Saturday, June 23, 2012
Unquiet Earth Andew Keeling
Over the last decade or so, Andrew Keeling has covered a lot of ground. Aside from his love of fell-walking, as a composer he’s been striding purposefully across varied territories. There’s been the contemporary chamber settings on Quickening The Dead, improvised music on English Sun (joined by ex-King Crimson violinist David Cross) and more recently, a reversion to his pre-classical roots as a folky on First Things and Soror. The rock-orientated Bells Of Heaven in which Keeling goes electric also provides further testimony to his eclecticism.
Despite such radically different facets a constant seam veined throughout his work has been an unerring facility with melody. Returning to contemporary chamber music, his writing on Unquiet Earth, energetically bustles with bright timbres and strident rhythms on Present for string quartet and the title track, scored for piano trio.

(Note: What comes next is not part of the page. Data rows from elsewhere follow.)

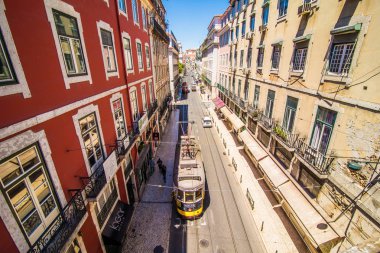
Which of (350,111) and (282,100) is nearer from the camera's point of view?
→ (350,111)

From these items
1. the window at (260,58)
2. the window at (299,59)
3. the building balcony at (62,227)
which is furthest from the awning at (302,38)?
the building balcony at (62,227)

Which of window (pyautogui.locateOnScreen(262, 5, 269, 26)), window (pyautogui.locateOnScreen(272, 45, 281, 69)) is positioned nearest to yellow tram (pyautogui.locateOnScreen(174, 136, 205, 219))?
window (pyautogui.locateOnScreen(272, 45, 281, 69))

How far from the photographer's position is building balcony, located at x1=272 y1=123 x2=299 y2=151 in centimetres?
1266

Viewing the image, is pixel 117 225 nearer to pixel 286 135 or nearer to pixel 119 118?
pixel 119 118

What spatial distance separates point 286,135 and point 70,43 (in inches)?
572

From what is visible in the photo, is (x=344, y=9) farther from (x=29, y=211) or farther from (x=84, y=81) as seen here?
(x=29, y=211)

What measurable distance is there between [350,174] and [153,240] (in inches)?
490

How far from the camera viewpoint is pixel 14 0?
15.3 feet

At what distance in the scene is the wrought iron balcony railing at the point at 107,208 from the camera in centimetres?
939

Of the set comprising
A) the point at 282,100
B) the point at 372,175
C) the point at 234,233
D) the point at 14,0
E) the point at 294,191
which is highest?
the point at 14,0

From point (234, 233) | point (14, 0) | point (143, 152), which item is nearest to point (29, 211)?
point (14, 0)

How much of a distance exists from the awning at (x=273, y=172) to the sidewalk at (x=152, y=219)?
882 cm

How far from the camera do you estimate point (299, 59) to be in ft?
40.7

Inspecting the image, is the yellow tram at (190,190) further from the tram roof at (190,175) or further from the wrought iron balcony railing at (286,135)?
the wrought iron balcony railing at (286,135)
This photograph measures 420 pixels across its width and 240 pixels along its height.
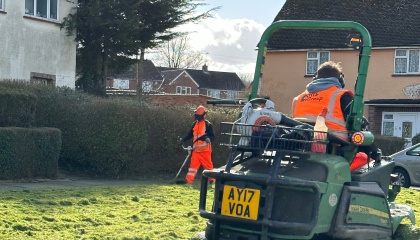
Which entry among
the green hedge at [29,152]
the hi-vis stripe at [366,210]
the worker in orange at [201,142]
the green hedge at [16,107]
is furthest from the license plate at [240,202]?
the green hedge at [16,107]

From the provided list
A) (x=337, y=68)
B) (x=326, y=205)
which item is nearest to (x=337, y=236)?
(x=326, y=205)

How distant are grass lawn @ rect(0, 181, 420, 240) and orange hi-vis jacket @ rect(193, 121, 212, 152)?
7.82 ft

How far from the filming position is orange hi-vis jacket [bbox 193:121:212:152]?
16.1 meters

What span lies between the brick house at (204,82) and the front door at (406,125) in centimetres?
5616

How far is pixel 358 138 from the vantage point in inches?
279

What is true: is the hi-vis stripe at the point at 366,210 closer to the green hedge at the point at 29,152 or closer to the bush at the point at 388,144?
the green hedge at the point at 29,152

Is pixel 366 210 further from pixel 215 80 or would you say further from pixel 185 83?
pixel 215 80

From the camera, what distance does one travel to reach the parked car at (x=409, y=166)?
22.1m

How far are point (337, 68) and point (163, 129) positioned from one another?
11464mm

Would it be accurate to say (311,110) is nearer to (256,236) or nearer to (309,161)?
(309,161)

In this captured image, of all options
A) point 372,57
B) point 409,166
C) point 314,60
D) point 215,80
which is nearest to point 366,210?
point 409,166

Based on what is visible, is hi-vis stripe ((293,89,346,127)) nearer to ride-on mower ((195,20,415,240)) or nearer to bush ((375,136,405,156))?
ride-on mower ((195,20,415,240))

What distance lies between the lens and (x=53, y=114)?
57.7 ft

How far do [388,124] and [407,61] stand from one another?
3.03 metres
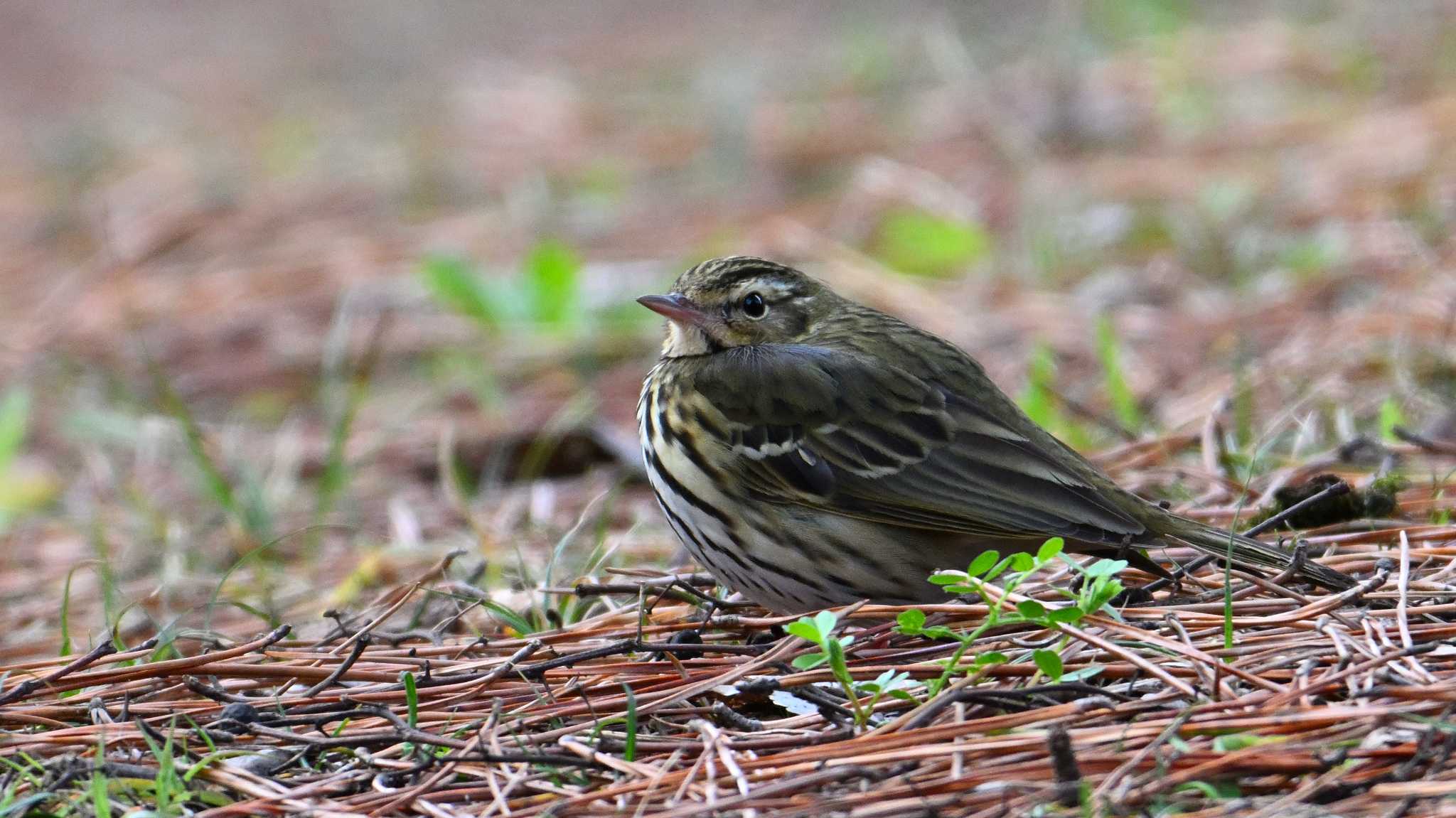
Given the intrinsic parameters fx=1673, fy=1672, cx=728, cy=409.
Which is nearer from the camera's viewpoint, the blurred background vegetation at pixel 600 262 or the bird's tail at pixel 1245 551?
the bird's tail at pixel 1245 551

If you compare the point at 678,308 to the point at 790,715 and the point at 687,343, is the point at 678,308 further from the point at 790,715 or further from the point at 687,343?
the point at 790,715

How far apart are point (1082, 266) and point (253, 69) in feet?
31.8

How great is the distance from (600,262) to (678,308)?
4.41 meters

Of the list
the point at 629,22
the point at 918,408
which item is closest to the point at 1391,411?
the point at 918,408

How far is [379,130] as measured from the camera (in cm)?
1231

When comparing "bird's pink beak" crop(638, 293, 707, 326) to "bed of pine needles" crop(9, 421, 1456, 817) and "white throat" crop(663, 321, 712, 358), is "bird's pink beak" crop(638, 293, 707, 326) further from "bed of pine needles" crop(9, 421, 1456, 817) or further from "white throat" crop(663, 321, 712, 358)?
"bed of pine needles" crop(9, 421, 1456, 817)

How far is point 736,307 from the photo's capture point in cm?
449

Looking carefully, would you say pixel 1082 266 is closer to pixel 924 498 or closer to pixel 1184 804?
pixel 924 498

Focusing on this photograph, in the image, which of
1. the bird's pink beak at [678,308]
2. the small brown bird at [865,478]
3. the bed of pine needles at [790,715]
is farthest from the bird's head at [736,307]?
the bed of pine needles at [790,715]

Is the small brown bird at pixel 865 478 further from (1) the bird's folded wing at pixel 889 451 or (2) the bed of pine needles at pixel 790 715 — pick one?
(2) the bed of pine needles at pixel 790 715

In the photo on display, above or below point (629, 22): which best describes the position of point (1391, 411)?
below

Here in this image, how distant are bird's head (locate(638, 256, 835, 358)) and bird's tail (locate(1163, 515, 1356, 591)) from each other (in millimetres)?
1207

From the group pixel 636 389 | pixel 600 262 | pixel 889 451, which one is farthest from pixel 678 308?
pixel 600 262

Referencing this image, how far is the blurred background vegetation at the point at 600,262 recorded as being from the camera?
5562 millimetres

Keeling's careful balance between harmonic impact and understated drama is masterful and Beacon Hill is the album’s outstanding piece. Sombre gently chiming percussion, electric guitar and dark, rumbles of cello and piano slowly part, allowing a keening violin to emerge like a silvery light between pensive clouds. Joined by saxophone, a similarly mournful line is gently etched, yet as the piece comes to rest a pale but hopeful light prevails.